PAGE EXTRACT start
If the BP Deepwater Horizon disaster taught us anything, it’s that Big Oil has been doing very little over the last few decades to prevent oil spills despite their obscene record profits. Companies like Exxon, Chevron, and BP have all clearly decided that it’s more cost effective to use their profits to rig the system in their favor rather than prevent the next oil spill. By using their money to influence politicians and buy favorable public policies, Big Oil companies can limit their liability for the next disaster — which, if you don’t count impacts to the environment and human health, as Big Oil certainly does not, is way cheaper than actually taking adequate precautions.
Chevron’s recent oil spill off the coast of Brazil is another tragic example. Chevron reportedly pumped as much as $4 billion into its drilling operations in Brazil, yet had to be told by Petrobras, Brazil’s state-owned oil company, that its well was spewing oil into the Atlantic Ocean in the first place. Even more shocking, Chevron then had to borrow the sonar equipment to locate exactly where the leak was coming from.
PAGE EXTRACT end
DATA SHOWN start
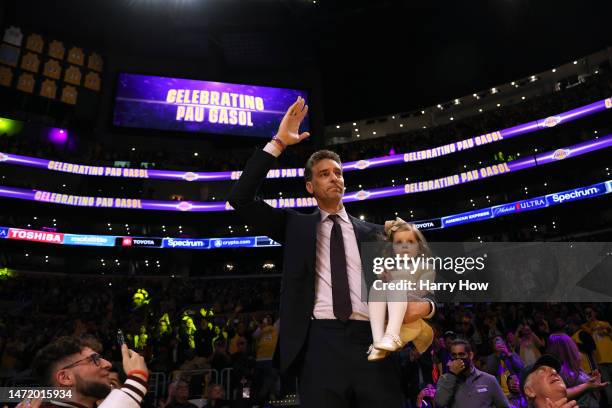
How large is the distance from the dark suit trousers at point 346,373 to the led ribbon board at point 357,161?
1181 inches

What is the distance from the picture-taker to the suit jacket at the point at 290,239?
2.12 meters

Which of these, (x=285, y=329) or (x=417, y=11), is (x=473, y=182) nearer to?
(x=417, y=11)

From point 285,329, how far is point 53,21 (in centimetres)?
3818

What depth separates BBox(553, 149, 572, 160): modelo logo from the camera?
26.2 metres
DATA SHOWN end
## GIVEN TASK 1:
Check each statement against the oil spill piece and mark it yes or no, quoting the words of the text that decide it. (a) Petrobras informed Chevron that its well was leaking oil. (b) Chevron located the leak with its own sonar equipment. (c) Chevron reportedly put as much as $4 billion into its drilling operations in Brazil.
## GIVEN TASK 2:
Name every oil company mentioned in the oil spill piece.

## WRITTEN SOLUTION 1:
(a) Yes: "had to be told by Petrobras, Brazil’s state-owned oil company, that its well was spewing oil into the Atlantic Ocean in the first place"
(b) No: "Chevron then had to borrow the sonar equipment to locate exactly where the leak was coming from"
(c) Yes: "Chevron reportedly pumped as much as $4 billion into its drilling operations in Brazil"

## WRITTEN SOLUTION 2:
BP, Exxon, Chevron, Petrobras